*GIVEN REQUEST*.
Please reproduce every entry below word for word, leaving out the pictures.

:::

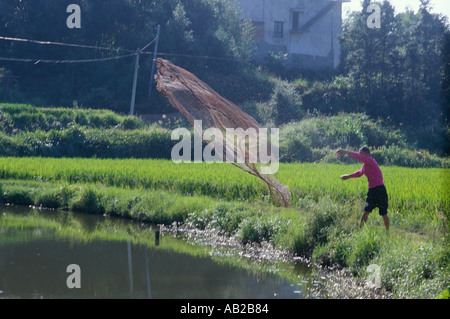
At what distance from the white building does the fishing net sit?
26.4 m

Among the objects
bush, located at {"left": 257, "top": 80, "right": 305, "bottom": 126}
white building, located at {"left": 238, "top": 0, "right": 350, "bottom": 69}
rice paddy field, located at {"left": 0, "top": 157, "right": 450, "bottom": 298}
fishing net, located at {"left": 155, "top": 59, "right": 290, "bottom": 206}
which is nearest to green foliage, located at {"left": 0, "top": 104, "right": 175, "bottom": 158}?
rice paddy field, located at {"left": 0, "top": 157, "right": 450, "bottom": 298}

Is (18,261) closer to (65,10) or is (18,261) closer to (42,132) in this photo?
(42,132)

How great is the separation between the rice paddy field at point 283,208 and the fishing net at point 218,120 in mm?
930

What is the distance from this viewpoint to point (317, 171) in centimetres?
1507

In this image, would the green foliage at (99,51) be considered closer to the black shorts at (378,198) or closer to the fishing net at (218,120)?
the fishing net at (218,120)

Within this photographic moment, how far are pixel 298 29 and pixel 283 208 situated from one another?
27621mm

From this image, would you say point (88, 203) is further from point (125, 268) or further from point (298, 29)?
point (298, 29)

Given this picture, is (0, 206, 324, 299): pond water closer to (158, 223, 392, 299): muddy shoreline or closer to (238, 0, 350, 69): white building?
(158, 223, 392, 299): muddy shoreline

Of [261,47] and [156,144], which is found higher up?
[261,47]

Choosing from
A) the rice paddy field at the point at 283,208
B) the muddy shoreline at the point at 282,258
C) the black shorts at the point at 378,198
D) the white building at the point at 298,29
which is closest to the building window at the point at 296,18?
the white building at the point at 298,29

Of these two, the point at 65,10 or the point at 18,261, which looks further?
the point at 65,10

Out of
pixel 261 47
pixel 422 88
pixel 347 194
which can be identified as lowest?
pixel 347 194
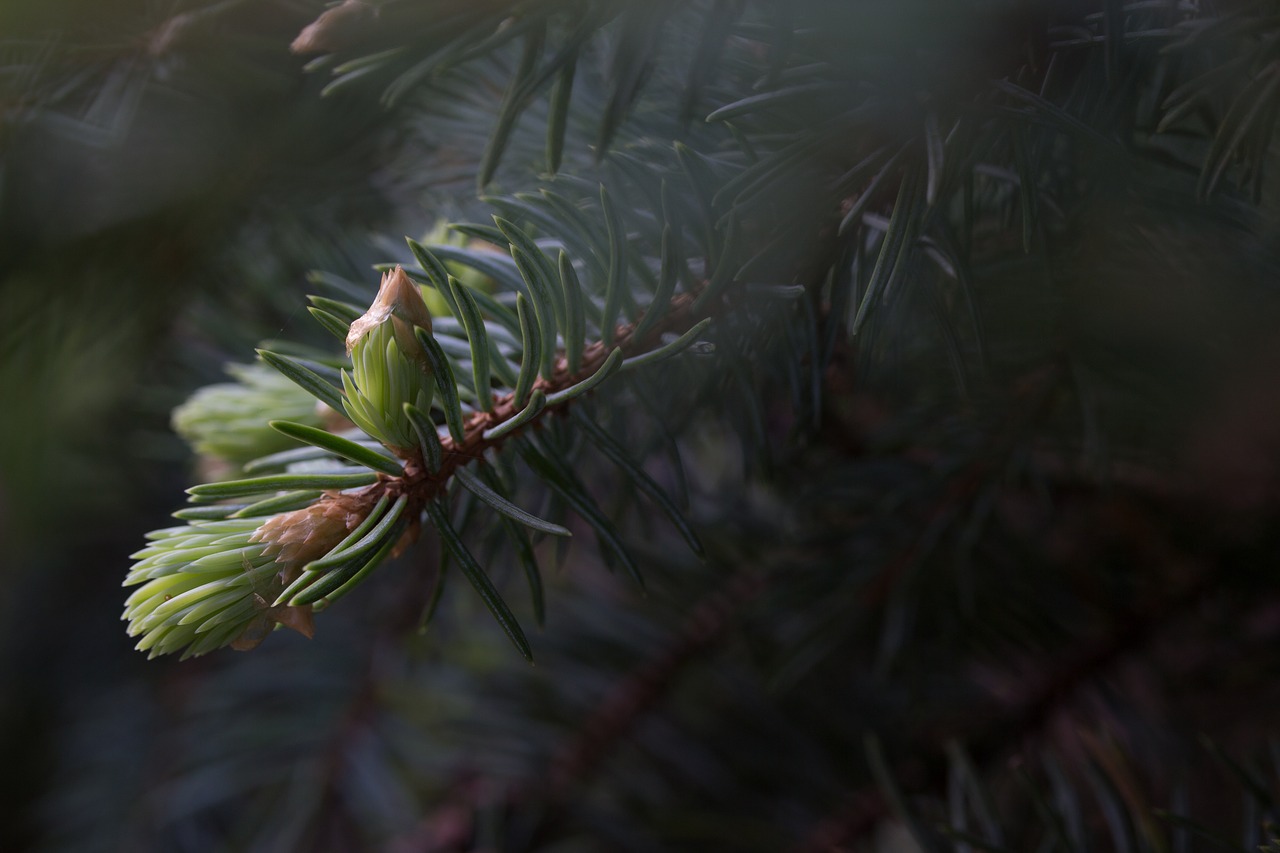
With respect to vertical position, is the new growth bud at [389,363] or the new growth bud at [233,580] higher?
the new growth bud at [389,363]

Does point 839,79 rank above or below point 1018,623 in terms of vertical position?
above

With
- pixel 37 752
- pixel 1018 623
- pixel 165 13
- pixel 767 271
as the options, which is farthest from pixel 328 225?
pixel 37 752

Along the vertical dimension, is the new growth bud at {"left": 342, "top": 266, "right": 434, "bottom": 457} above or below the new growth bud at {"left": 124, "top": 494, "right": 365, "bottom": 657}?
above

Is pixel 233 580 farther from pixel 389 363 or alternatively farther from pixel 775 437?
pixel 775 437

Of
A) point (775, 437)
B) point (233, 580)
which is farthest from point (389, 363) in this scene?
point (775, 437)

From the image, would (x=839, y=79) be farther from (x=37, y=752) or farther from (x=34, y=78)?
(x=37, y=752)
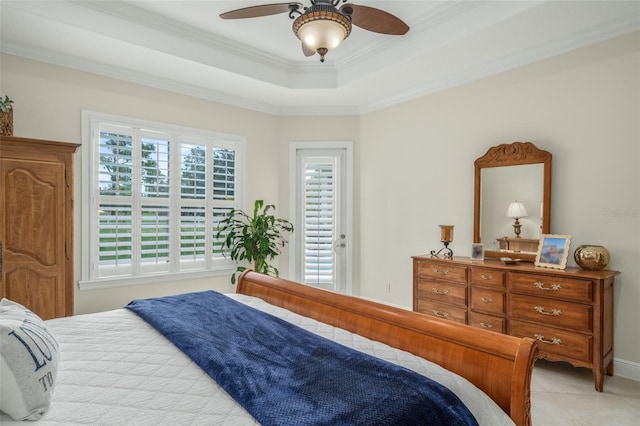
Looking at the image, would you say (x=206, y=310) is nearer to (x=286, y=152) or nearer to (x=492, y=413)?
(x=492, y=413)

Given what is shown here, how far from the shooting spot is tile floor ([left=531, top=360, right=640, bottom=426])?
89.1 inches

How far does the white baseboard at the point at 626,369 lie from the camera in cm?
278

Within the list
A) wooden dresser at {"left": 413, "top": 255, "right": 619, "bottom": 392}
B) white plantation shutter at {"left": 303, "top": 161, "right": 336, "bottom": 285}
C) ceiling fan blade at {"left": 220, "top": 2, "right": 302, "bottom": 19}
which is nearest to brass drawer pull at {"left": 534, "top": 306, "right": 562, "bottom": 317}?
wooden dresser at {"left": 413, "top": 255, "right": 619, "bottom": 392}

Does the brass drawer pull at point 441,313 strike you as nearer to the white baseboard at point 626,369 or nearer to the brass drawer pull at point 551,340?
the brass drawer pull at point 551,340

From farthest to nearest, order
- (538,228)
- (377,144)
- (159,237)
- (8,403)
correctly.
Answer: (377,144), (159,237), (538,228), (8,403)

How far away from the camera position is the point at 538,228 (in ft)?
10.8

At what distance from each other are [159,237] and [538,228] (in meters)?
3.77

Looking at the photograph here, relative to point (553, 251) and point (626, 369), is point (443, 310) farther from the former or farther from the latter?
point (626, 369)

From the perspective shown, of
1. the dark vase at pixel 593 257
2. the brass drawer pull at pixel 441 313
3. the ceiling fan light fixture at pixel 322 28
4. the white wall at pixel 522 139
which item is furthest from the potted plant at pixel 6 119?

:::

*SOLUTION FOR THIS TASK*.
At what distance from the white building does the fishing net sit?
26.4 m

Among the objects
bush, located at {"left": 257, "top": 80, "right": 305, "bottom": 126}
white building, located at {"left": 238, "top": 0, "right": 350, "bottom": 69}
rice paddy field, located at {"left": 0, "top": 157, "right": 450, "bottom": 298}
fishing net, located at {"left": 155, "top": 59, "right": 290, "bottom": 206}
which is nearest to green foliage, located at {"left": 0, "top": 104, "right": 175, "bottom": 158}?
rice paddy field, located at {"left": 0, "top": 157, "right": 450, "bottom": 298}

Is (18,261) closer to (65,10) or is (18,261) closer to (42,132) in this photo?
(42,132)

How great is the separation between the rice paddy field at point 283,208 and the fishing net at point 218,120 in mm?
930

What is the distance from this viewpoint to point (317, 171) in centimetres?
1507

In this image, would the green foliage at (99,51) be considered closer to the black shorts at (378,198) or closer to the fishing net at (218,120)?
the fishing net at (218,120)

Within this photographic moment, how far are pixel 298 29 and pixel 283 208 situated from one another?
27621mm

From this image, would you say point (88, 203) is further from point (125, 268) or further from point (298, 29)?
point (298, 29)

Given this picture, is (0, 206, 324, 299): pond water closer to (158, 223, 392, 299): muddy shoreline or closer to (238, 0, 350, 69): white building?
(158, 223, 392, 299): muddy shoreline

Of [261,47] and [156,144], which is found higher up?
[261,47]

Choosing from
A) the rice paddy field at the point at 283,208
B) the muddy shoreline at the point at 282,258
C) the black shorts at the point at 378,198
D) the white building at the point at 298,29
which is closest to the building window at the point at 296,18?
the white building at the point at 298,29

Of these two, the point at 65,10 or the point at 18,261, which looks further?
the point at 65,10

Out of
pixel 261 47
pixel 422 88
pixel 347 194
which can be identified as lowest?
pixel 347 194
With respect to vertical position, is the new growth bud at [389,363] or the new growth bud at [233,580] higher?
the new growth bud at [389,363]

Does point 839,79 rank above or below point 1018,623 in terms of vertical position?
above

With
- pixel 37 752
- pixel 1018 623
- pixel 165 13
- pixel 767 271
as the options, which is farthest from pixel 328 225?
pixel 37 752

Along the vertical dimension, is the new growth bud at {"left": 342, "top": 266, "right": 434, "bottom": 457} above or below the new growth bud at {"left": 124, "top": 494, "right": 365, "bottom": 657}?
above

Is pixel 233 580 farther from pixel 389 363 or alternatively farther from pixel 775 437?
pixel 775 437

Of
A) point (775, 437)
B) point (233, 580)
which is farthest from point (389, 363) in this scene?
point (775, 437)

From the image, would (x=839, y=79) be farther from (x=37, y=752) or farther from (x=34, y=78)?
(x=37, y=752)
Looking at the image, would you say (x=206, y=310) is nearer to (x=286, y=152) or nearer to (x=492, y=413)?
(x=492, y=413)

Given what is shown here, how far from the shooting spot is tile floor ([left=531, top=360, right=640, bottom=426])?
89.1 inches

How far does the white baseboard at the point at 626,369 lie from the camera in cm?
278

Within the list
A) wooden dresser at {"left": 413, "top": 255, "right": 619, "bottom": 392}
B) white plantation shutter at {"left": 303, "top": 161, "right": 336, "bottom": 285}
C) ceiling fan blade at {"left": 220, "top": 2, "right": 302, "bottom": 19}
which is nearest to brass drawer pull at {"left": 534, "top": 306, "right": 562, "bottom": 317}?
wooden dresser at {"left": 413, "top": 255, "right": 619, "bottom": 392}

Does the brass drawer pull at point 441,313 strike you as nearer to the white baseboard at point 626,369 or nearer to the brass drawer pull at point 551,340?
the brass drawer pull at point 551,340

From farthest to nearest, order
- (538,228)
- (377,144)
- (159,237)
- (8,403)
correctly.
Answer: (377,144), (159,237), (538,228), (8,403)

How far away from the camera position is the point at 538,228 (in ft)?
10.8

At what distance from each other are [159,237] and [538,228] (in meters)?
3.77

Looking at the photograph here, relative to point (553, 251) and point (626, 369), is point (443, 310) farther from the former or farther from the latter?
point (626, 369)

From the perspective shown, of
1. the dark vase at pixel 593 257
2. the brass drawer pull at pixel 441 313
3. the ceiling fan light fixture at pixel 322 28
4. the white wall at pixel 522 139
which item is furthest from the potted plant at pixel 6 119?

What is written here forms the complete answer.